### TAREA 1
Pasa las líneas del listado de razonamiento espacial a una tabla Markdown con dos columnas, «Fila» para el número y «Línea» para el texto de cada una, sin incluir las líneas en blanco.

### FRAGMENTO CITADO

◆ ◆ ◆ ◆

Si es necesario dar una fórmula, no estaría errado decir que la filosofía que implica el materialismo histórico es la tendencia al monismo; y me sirvo intencionalmente de la palabra tendencia, y agrego: tendencia formal y crítica. En una palabra, no se trata de volver a la intuición teosófica o metafísica de la totalidad del mundo, como si, por un acto áe conocimiento trascendente, llegáramos ipso facto a la visión de la substancia, sobre la que reposan todos los fenómenos y todos los procesos. La palabra tendencia expresa de manera precisa la adaptación del espíritu a la convicción de que todo es concebible como génesis; más aún, que lo concebible no es más que génesis, y que la génesis tiene casi los mismos caracteres de la continuidad. Lo que diferencia el sentido de la palabra génesis de las vagas intuiciones trascendentales (por ejemplo, de Schelling), es el discernimiento crítico y, por lo tanto, la necesidad de especificar la investigación: se aproxima así al empirismo en lo que concierne a la investigación de los detalles y al contenido de los procesos, al mismo tiempo que se renuncia a la pretención de tener en la mano el esquema universal de todas las cosas. Los evolucionistas vulgares proceden de la manera siguiente: después de admitir la noción abstracta del devenir (evolución), hacen entrar en ella todas las cosas, desde la formación de la nebulosa hasta la fatuidad humana. Es lo que hacían aquellos que, repitiendo a Hégel, hablaban del ritmo subyacente y perpetuo de la tesis, de la antítesis y de la síntesis. La razón principal del punto de vista crítico por el cual el materialismo histórico corrige el monismo, es este: que parte de la praxis, es decir, del desenvolvimiento de la actividad, y al par que es la teoría del hombre que trabaja, considera la ciencia misma como un trabajo. Asimismo desenvuelve ampliamente lo que hay de implícito en las ciencias empíricas, es decir: que por la experiencia nosotros nos relacionamos con la manera de obrar de las cosas y nos persuadismos que las cosas mismas tienen una manera de obrar, esto es, una producción.

◆ ◆ ◆ ◆

(Extractos de un conjunto de datos de razonamiento espacial)

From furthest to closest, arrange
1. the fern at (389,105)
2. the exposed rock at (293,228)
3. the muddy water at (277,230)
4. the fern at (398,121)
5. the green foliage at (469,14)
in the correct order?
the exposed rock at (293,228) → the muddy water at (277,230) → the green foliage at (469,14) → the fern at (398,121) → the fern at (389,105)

◆ ◆ ◆ ◆

### TAREA 2
Responde estas preguntas sobre el fragmento del materialismo histórico:
(a) ¿A qué tendencia dice el fragmento que lleva la filosofía del materialismo histórico?
(b) ¿Qué filósofo aparece como ejemplo de las vagas intuiciones trascendentales?
(c) ¿De dónde parte el materialismo histórico al corregir el monismo?

### RESPUESTA 1
| Fila | Línea |
|---|---|
| 1 | From furthest to closest, arrange |
| 2 | 1. the fern at (389,105) |
| 3 | 2. the exposed rock at (293,228) |
| 4 | 3. the muddy water at (277,230) |
| 5 | 4. the fern at (398,121) |
| 6 | 5. the green foliage at (469,14) |
| 7 | in the correct order? |
| 8 | the exposed rock at (293,228) → the muddy water at (277,230) → the green foliage at (469,14) → the fern at (398,121) → the fern at (389,105) |

### RESPUESTA 2
(a) A la tendencia al monismo, una tendencia formal y crítica.
(b) Schelling.
(c) De la praxis, es decir, del desenvolvimiento de la actividad.